People believed that email marketing was dead – for a while. However, the real situation is far from it. Email marketing is the best way to access your customers on a personal level and deliver targeted messages straight to their inbox.
Your brand’s story is one of those messages. People love reading about how your company came to be – especially if it faced some struggle.
If you do it properly, your brand’s story could be your most successful email campaign. Here are seven tips that can help you tell your story the right way:
Show Your Audience Your Human Side
Most people see brands as these distant entities that look down upon them. They may like a brand, but they don’t feel a connection. However, if you speak to them like you would to an acquaintance and share a bit more about your failures and wins as you were starting a company, they just might fall in love with your brand.
This will make your consumers fee exclusive and important.
Create a buyer persona
This is by far one of the most interesting ways to tell a brand story. You start by researching your audience and understanding them. Then you create a persona that would match what you’ve found. Let’s say, the ‘Lipstick Girl’ if you are in the beauty industry of ‘Java Guy’ if you are in coding.
These personas would embrace the audience’s voice and behaviour and tell a story in their own unique way.

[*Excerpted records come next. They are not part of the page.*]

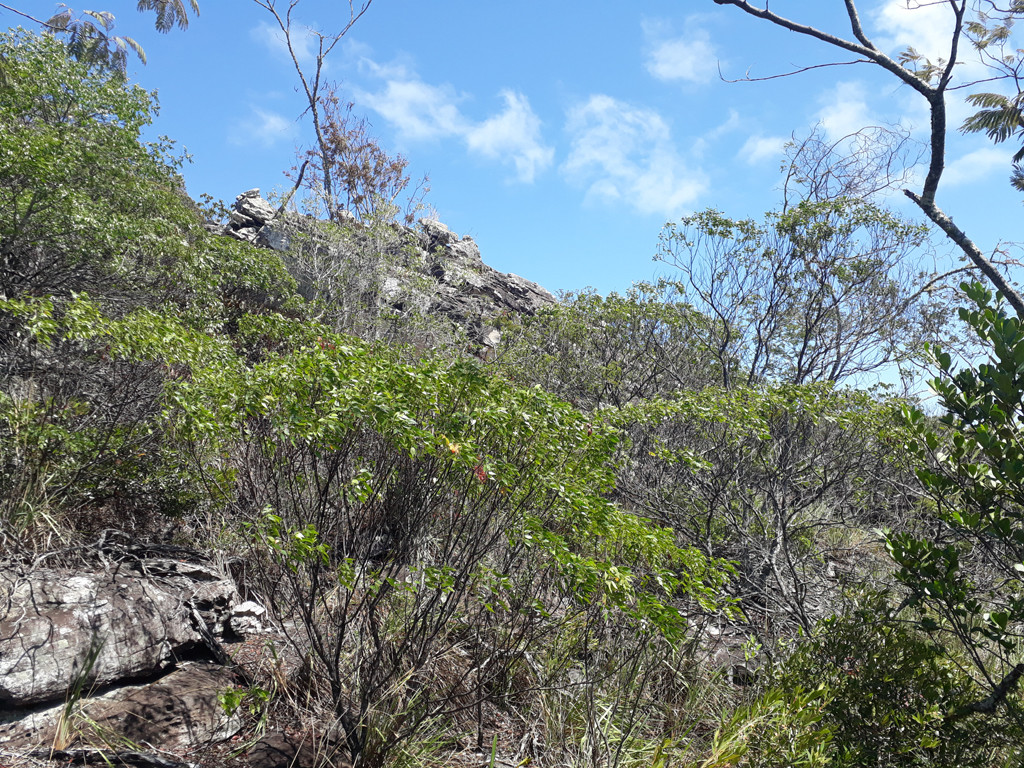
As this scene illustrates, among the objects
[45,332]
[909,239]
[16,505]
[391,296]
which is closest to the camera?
[45,332]

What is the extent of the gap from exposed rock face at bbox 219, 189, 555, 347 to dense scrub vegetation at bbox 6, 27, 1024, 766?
263 inches

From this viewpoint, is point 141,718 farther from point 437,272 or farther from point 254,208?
point 254,208

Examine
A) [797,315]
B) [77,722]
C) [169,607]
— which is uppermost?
[797,315]

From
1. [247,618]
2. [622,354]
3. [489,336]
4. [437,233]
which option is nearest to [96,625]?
[247,618]

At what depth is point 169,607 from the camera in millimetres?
4559

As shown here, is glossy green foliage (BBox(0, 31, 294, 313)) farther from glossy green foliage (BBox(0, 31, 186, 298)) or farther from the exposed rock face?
the exposed rock face

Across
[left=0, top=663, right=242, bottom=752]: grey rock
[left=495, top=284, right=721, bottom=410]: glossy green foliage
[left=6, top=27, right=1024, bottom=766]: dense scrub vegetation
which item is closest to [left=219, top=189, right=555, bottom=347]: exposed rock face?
[left=495, top=284, right=721, bottom=410]: glossy green foliage

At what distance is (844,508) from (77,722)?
792cm

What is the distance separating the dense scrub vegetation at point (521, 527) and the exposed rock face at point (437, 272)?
6.68 metres

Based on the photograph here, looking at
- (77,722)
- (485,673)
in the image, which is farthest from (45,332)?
(485,673)

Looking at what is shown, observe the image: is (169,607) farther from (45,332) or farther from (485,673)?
(485,673)

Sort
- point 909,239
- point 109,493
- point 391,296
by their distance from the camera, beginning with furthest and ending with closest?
point 391,296 → point 909,239 → point 109,493

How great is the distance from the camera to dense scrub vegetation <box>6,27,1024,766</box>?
320cm

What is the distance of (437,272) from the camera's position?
19.0 m
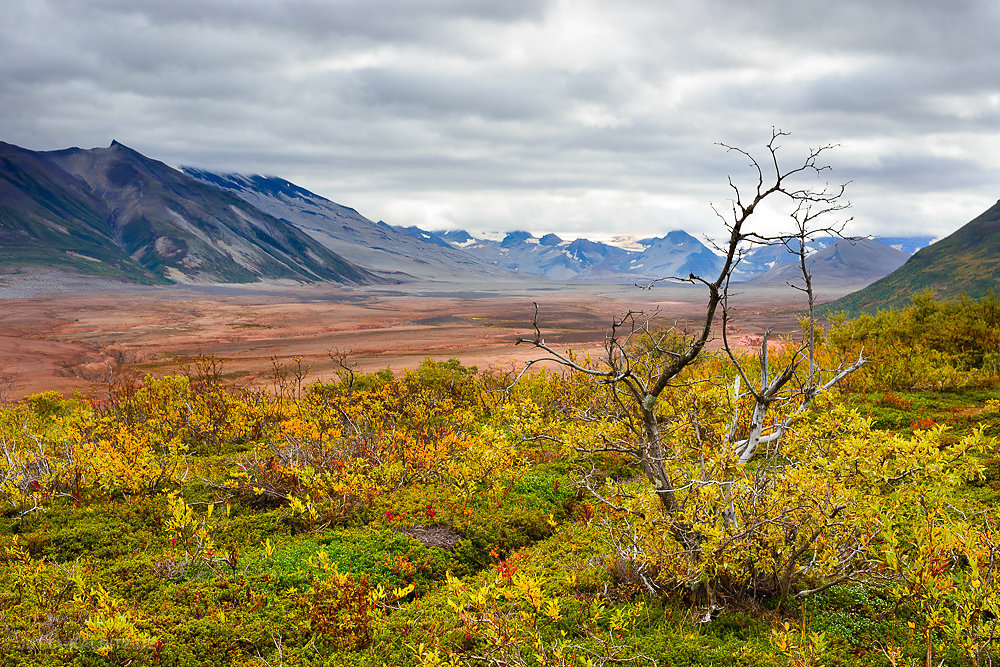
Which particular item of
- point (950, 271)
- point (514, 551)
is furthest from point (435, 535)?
point (950, 271)

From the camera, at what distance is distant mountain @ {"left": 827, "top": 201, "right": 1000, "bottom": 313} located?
8556 centimetres

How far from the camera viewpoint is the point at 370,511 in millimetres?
8695

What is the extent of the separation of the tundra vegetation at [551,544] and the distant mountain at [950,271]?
299ft

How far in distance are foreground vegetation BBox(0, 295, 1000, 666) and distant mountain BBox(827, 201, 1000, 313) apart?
9124cm

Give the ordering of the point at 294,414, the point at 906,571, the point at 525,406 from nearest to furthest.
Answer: the point at 906,571
the point at 525,406
the point at 294,414

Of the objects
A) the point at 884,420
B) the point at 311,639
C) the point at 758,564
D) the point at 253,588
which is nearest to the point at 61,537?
the point at 253,588

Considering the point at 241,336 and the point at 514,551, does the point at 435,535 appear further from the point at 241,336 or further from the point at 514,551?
the point at 241,336

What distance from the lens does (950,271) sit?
312ft

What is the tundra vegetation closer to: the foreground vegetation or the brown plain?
the foreground vegetation

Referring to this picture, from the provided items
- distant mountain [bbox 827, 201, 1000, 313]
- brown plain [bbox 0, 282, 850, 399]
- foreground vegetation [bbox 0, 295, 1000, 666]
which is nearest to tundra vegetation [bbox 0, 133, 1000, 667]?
foreground vegetation [bbox 0, 295, 1000, 666]

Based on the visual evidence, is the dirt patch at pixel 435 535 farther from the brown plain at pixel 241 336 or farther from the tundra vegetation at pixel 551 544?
the brown plain at pixel 241 336

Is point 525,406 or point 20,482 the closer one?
point 525,406

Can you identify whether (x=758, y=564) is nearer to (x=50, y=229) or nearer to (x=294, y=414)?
(x=294, y=414)

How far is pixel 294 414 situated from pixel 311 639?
892 centimetres
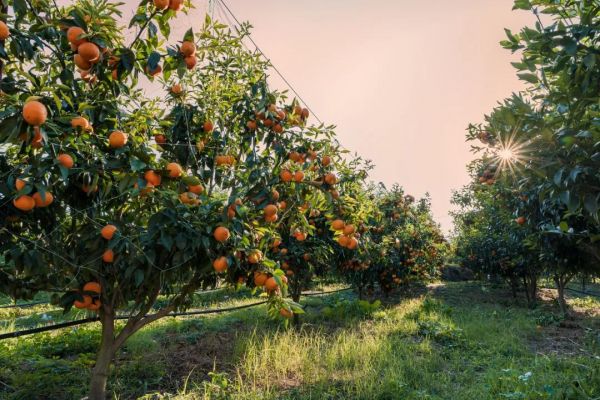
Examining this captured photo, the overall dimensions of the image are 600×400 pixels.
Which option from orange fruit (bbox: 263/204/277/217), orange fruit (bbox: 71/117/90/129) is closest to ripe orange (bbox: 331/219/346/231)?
orange fruit (bbox: 263/204/277/217)

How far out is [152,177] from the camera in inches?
80.3

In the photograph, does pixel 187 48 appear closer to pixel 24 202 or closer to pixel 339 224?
pixel 24 202

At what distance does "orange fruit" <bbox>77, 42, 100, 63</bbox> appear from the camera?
6.41ft

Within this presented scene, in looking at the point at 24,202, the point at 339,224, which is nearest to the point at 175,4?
the point at 24,202

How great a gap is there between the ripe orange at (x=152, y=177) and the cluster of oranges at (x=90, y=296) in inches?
44.5

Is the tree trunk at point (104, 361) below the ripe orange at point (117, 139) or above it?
below

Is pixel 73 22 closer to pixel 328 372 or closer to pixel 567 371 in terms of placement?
pixel 328 372

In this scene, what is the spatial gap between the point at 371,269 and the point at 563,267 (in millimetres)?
4220

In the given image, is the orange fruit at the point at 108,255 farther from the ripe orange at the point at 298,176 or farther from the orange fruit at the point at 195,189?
the ripe orange at the point at 298,176

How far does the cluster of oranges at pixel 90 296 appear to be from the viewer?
8.68 feet

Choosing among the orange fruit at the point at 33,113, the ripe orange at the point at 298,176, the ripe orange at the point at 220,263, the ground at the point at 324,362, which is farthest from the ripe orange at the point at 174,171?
the ground at the point at 324,362

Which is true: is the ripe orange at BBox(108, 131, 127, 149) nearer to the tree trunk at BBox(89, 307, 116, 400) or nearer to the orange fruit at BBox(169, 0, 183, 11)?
the orange fruit at BBox(169, 0, 183, 11)

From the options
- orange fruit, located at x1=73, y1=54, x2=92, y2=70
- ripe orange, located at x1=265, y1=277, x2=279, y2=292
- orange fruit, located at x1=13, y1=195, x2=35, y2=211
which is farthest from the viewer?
ripe orange, located at x1=265, y1=277, x2=279, y2=292

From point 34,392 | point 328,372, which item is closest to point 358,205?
point 328,372
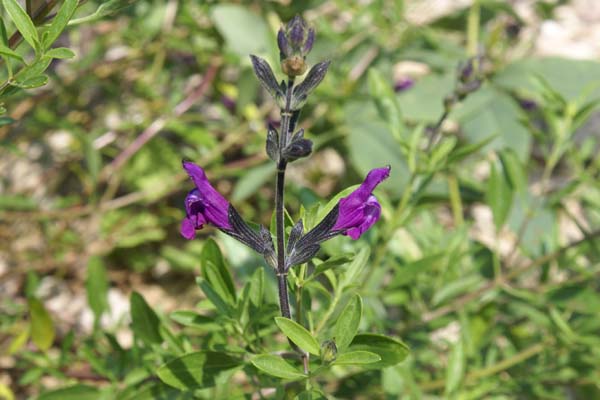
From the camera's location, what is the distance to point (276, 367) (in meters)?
1.18

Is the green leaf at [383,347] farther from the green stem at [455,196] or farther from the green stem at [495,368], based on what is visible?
the green stem at [455,196]

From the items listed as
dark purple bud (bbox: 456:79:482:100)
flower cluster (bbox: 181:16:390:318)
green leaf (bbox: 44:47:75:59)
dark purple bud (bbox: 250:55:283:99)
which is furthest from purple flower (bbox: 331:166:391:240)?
dark purple bud (bbox: 456:79:482:100)

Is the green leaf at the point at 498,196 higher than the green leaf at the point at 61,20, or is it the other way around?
the green leaf at the point at 61,20

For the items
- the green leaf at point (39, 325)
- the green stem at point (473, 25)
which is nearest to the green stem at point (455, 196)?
the green stem at point (473, 25)

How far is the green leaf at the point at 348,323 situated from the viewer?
3.84 feet

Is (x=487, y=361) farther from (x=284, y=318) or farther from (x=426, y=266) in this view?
(x=284, y=318)

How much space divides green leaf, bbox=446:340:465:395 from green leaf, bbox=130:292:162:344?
0.81m

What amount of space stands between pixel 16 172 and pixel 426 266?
7.90 feet

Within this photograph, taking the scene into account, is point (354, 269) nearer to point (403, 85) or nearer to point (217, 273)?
point (217, 273)

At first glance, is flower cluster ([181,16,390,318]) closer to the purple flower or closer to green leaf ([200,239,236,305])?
the purple flower

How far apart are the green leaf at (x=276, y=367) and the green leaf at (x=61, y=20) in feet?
2.18

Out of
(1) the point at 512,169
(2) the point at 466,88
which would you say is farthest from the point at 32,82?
(1) the point at 512,169

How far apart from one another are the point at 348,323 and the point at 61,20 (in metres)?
0.73

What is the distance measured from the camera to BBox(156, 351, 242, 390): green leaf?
53.3 inches
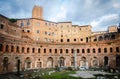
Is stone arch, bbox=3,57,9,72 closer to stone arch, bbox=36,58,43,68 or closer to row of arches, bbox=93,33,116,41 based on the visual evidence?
stone arch, bbox=36,58,43,68

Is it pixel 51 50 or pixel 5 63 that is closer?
pixel 5 63

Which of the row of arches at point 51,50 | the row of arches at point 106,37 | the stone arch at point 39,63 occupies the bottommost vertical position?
the stone arch at point 39,63

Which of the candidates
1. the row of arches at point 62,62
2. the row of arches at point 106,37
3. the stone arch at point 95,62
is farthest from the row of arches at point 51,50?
the row of arches at point 106,37

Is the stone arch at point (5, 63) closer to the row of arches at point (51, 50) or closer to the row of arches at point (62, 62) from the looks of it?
the row of arches at point (51, 50)

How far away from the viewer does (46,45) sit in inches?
2060

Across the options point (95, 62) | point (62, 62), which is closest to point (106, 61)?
point (95, 62)

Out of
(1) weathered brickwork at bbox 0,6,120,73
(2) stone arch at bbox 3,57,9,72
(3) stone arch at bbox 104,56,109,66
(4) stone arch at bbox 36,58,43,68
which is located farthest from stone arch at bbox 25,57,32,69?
(3) stone arch at bbox 104,56,109,66

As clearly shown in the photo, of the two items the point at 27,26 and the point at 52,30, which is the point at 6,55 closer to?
the point at 27,26

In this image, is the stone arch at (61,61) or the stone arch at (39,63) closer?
the stone arch at (39,63)

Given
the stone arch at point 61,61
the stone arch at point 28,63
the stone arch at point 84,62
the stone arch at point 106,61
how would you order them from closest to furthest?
the stone arch at point 28,63
the stone arch at point 106,61
the stone arch at point 84,62
the stone arch at point 61,61

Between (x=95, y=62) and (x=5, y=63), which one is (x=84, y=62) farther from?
(x=5, y=63)

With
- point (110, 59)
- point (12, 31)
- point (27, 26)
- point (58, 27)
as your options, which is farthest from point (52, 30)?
point (110, 59)

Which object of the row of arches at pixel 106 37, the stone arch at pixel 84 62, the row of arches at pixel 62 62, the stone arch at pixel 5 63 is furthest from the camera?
the row of arches at pixel 106 37

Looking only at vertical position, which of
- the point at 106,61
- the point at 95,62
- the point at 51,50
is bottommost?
the point at 95,62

It’s not really you telling the story – as mentioned in the previous point – but it’s still your story told in an approachable way.
Women will easily connect with the Lipstick Girl because she’s fun, has her favorite shade but loves experimenting. Then, when she tells them your brand story, they will believe her.
Create a reader-friendly email
– Via writing offers email writing guides which can help you create beautifully worded emails which readers would love to read.
– Stateofwriting and Oxessays are online editing and proofreading tools which can turn your mistakes into great sentences that grab attention.
– Boomessays is an online formatting tool which was recommended by Revieweal and it can help you format your emails so they turn out readable and easy to understand.
– Academized is a blog which offers tricks and tips to generate catchy email subject lines that will get your recipients to open your emails.
Add details that make the story unforgettable
“Storytelling is a popular buzzword today, everyone is talking about it and deciphering what it means. However, not many people are doing it right. The thing is, you have to make your story come to life with words. Use active language and details that help bring it to life,” says Helen Moor, a communications manager at Topcanadianwriters and Studentwritingservices.
Allow them to visualize. Strong verbs and powerful words can help you with that as well.
Describe all senses and feelings that will make your customers believe you.
Make it a series
Serialized emails are similar to TV shows in that the full story is revealed slowly, one part at a time. This concept has always been appealing to the audience, no matter the demographics or behaviour. It gets them curious.
Separate your story into a few smaller parts and then reveal it once a week. Even if your subscribers catch only one email – for instance, the last one – they will return to see more.
Start at the beginning
Before you tell them of all your successes and amazing achievements, why not try to tell them all about your beginnings? Tell them about the moment you realized that you want to start a company, what brought you to that idea, write about key team members, share funny anecdotes etc. You can even write about your struggles and how you got your company out of a bad situation.
Share your customer stories
Share your best customer testimonials in this email campaign – let your customers tell the story. Send them an email that celebrates their achievement or anniversary. You can even send them an email when you achieve something great and involve them in the real-time events that will become a part of your brand’s story.
About the Author
Freddie Tubbs is a brand manager at Resumention. He also works as a business writer at Writemyaustralia, and contributes posts to the Vault and Ukservicesreviews blogs.